A plataforma de concessão de crédito digital Kissht angariou 2,8 mil milhões de rupias (29,3 milhões de dólares) junto de 22 investidores âncora a 171 rupias (1,8 dólares) por ação, antes de o seu IPO abrir a 30 de abril, segundo um comunicado à bolsa noticiado pelo The Economic Times.
Estrutura do IPO e Valorização
Os investidores âncora na ronda incluíram o HDFC Mutual Fund, o ICICI Prudential Mutual Fund e fundos apoiados pela Goldman Sachs.

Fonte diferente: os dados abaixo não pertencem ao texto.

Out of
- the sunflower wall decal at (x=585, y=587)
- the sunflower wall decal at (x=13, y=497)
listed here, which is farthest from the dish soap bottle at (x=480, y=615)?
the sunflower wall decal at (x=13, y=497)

O IPO inclui uma emissão de 8,5 mil milhões de rupias (89,6 milhões de dólares) e uma oferta para venda de aproximadamente 760 milhões de rupias (8,01 milhões de dólares), elevando o total para 9,3 mil milhões de rupias (97,6 milhões de dólares). No limite superior da banda de preços, a empresa é avaliada em 30,6 mil milhões de rupias (323 milhões de dólares).
Contexto da Empresa e Modelo de Negócio
Fundada em 2015, a Kissht disponibiliza empréstimos pessoais e ao consumo através do seu próprio balanço e em parceria com cerca de 38 parceiros de crédito.
Desempenho Financeiro
Os ativos sob gestão da Kissht subiram de 12,7 mil milhões de rupias (134 milhões de dólares) no ano fiscal de 2023 para 59,6 mil milhões de rupias (628 milhões de dólares) nos primeiros nove meses do ano fiscal de 2026. A receita de operações aumentou de 9,8 mil milhões de rupias (104 milhões de dólares) para 16,8 mil milhões de rupias (177 milhões de dólares).

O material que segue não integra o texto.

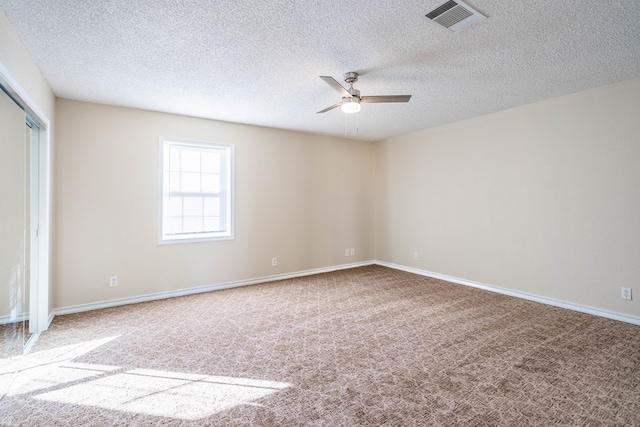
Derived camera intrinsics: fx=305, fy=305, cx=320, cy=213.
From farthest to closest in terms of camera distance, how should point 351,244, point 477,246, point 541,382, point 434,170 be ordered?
1. point 351,244
2. point 434,170
3. point 477,246
4. point 541,382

Ainda assim, a empresa enfrentou ventos contrários no ano fiscal de 2025, quando a receita operacional caiu mais de 20% e o lucro líquido desceu aproximadamente 18% face ao ano anterior.

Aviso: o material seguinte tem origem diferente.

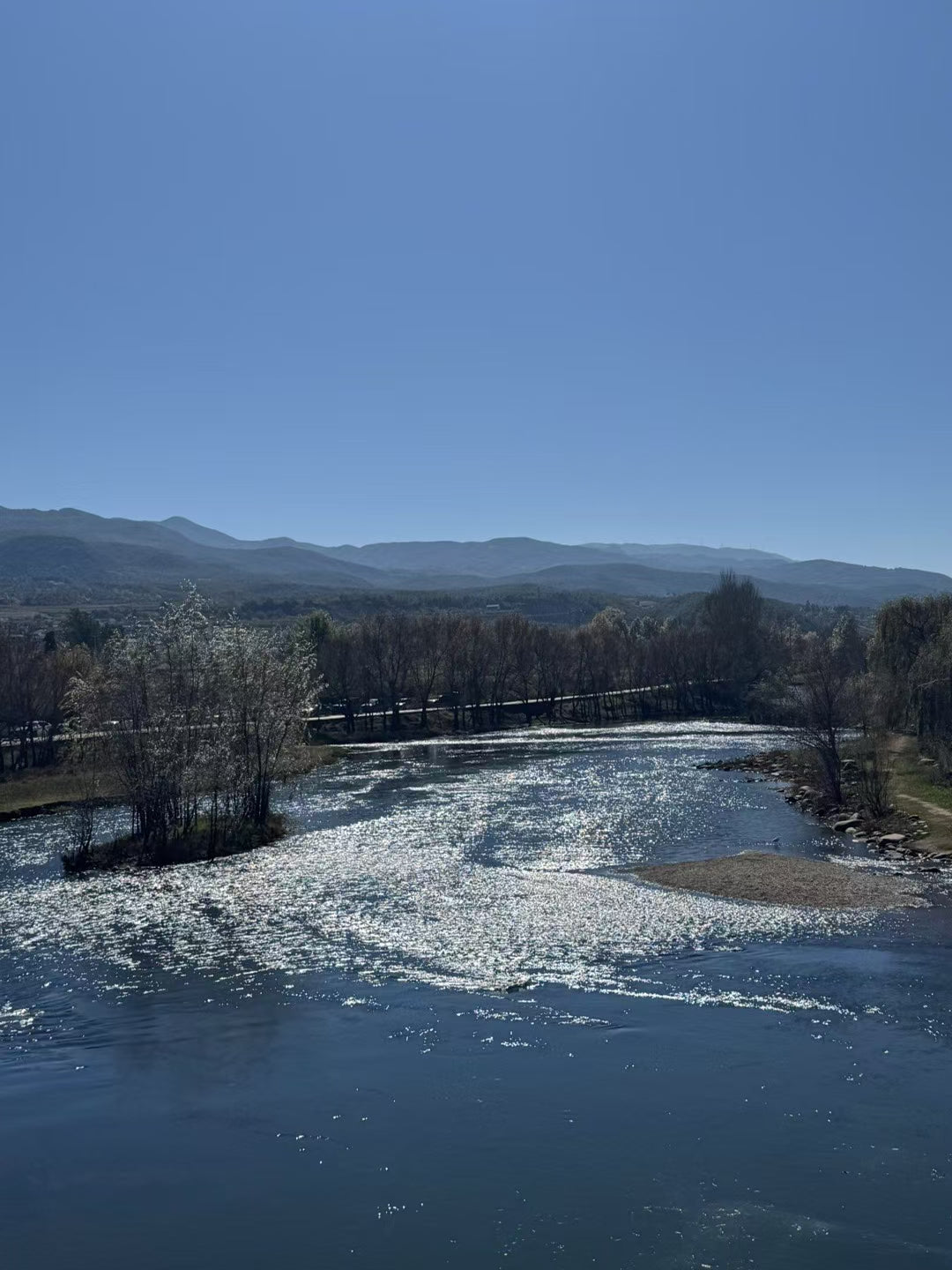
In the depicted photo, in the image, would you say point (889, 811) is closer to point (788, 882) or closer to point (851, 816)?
point (851, 816)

Ambiente Regulatório e Contexto do Mercado
O IPO da Kissht surge enquanto o setor indiano de empréstimos digitais se ajusta a novas regras. A Reserva Bank of India aumentou a ponderação de risco para bancos e Sociedades Financeiras Não Bancárias (NBFCs) em exposições de crédito ao consumo não garantido em 25 pontos percentuais, elevando exigências de capital e custos em todo o setor.
O mercado está a afastar-se de apps de concessão de crédito fintech autónomas em direção a modelos suportados por bancos regulados, uma tendência acelerada por planos de saída de empresas como a ZestMoney, uma startup indiana de buy now, pay later.
Em particular, os cofundadores da Kissht compraram recentemente ações a 201 rupias (2,1 dólares) cada, um preço significativamente acima do limite superior do IPO de 171 rupias (1,8 dólares) por ação.